Reproduction: Red Squirrels reach sexual maturity in one year and typically breed annually, following the cyclical production of conifer seeds and cones19. The breeding season lasts about 100 days, occurring in the spring. In warmer climates a second breeding season may occur in the late summer or early fall. Regional distribution causes variations in breeding times. For example, a second breeding season is common in the eastern United States, occurring in late July. Red Squirrels tend to be characterized as promiscuous in their mating but mating pairs do exist. Because of this behavior, an estrus female (in her period of ovulation) will be pursued by and mate with several males, participating in mating chases that can last up to several hours20. The dominant male will fend off the other males in the chase with physical displays of dominance or through audible communication. Estrus only lasts one day during the breeding season,21 and females will initiate copulation, which will occur several times during that afternoon. Gestation lasts, on average, 35 days. Litters may contain 1 to 8 offspring weighing just over 7 grams each22. The young are born naked and are weaned by 8 weeks old, although lactation occurs for 70 days23. By 18 weeks old the young are independent, moving away to establish their own territories. Sometimes, the mother will allot some or all of her territory to one or more of her young, moving away herself to establish a new territory. This act increases the success rate of her young.

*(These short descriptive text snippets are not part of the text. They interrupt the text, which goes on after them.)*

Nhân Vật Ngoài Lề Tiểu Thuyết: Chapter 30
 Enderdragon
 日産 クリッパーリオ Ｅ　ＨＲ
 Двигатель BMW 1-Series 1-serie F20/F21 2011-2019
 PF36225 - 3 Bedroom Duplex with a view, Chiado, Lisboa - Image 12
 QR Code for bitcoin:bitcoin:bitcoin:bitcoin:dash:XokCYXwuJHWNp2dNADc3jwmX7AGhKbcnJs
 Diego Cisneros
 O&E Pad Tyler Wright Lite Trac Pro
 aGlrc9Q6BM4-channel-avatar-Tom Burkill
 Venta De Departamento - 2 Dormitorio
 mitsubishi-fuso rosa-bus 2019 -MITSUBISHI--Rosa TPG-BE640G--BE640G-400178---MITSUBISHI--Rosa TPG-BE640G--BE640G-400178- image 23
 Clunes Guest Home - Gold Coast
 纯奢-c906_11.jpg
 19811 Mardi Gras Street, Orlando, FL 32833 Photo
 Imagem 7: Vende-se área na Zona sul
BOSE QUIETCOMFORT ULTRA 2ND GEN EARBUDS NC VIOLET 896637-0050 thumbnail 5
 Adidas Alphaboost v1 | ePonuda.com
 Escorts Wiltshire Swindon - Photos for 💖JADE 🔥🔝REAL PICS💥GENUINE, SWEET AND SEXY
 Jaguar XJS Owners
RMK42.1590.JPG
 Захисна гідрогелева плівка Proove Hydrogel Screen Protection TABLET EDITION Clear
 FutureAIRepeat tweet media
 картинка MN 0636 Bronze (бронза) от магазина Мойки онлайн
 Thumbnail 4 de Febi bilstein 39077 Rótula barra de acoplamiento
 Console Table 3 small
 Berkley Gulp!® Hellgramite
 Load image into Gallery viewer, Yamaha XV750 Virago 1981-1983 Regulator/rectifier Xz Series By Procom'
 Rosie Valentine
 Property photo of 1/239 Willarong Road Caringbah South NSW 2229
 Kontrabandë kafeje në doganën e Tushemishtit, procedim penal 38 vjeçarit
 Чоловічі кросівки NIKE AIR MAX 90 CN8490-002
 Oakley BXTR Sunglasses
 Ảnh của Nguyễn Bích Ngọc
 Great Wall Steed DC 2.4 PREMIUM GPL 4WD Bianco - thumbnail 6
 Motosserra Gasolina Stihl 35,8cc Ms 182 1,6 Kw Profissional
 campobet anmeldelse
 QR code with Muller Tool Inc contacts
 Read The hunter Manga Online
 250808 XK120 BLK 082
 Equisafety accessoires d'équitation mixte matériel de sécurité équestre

Nests may be built in a number of locations, including tree hollows, cavities in the ground, in fallen logs or in tree limb junctions, although Red Squirrels prefer natural cavities. Nests are located within 100’ of food storage and are constructed of leaves, grass, moss, feathers, fur, or bark, depending on geographic location and available materials. When constructed in a tree, nests can be built from 6’ to 60’ off the ground.
Notes of Interest
Alternate names for the Red Squirrel include the North American Red Squirrel, Pine Squirrel, chickaree, and the Mount Graham Red Squirrel24.
The Mount Graham Red Squirrel is an isolated subspecies of the Red Squirrel consisting of one small population of approximately 250 squirrels. This subspecies was thought to be extinct in the 1950’s, but was rediscovered in the 1970’s25. This subspecies is endangered, according to the U.S. Fish and Wildlife Service.
The Red Squirrel faces a number of threats and certain populations and subspecies have experienced a decline in numbers due to harvesting for fur (the Red Squirrel is the third most harvested furbearer in Canada,) fragmentation of habitats due to forestry, construction of roads and civic development, forest fires, drought, and invasive species26.
Red Squirrels are a destructive species and may affect tree species as well as property. By stripping the bark and removing cones and buds from trees, these squirrels may inhibit the healthy growth of individual trees and tree populations. It has been determined that this species consumes 60% to 100% of cone crops in certain locations27. However, they also contribute to the distribution of seeds, leaving neglected stockpiles to germinate. Squirrels may also cause damage to property by nesting in homes or gnawing on items.
Red Squirrels have been known to bite humans when provoked28.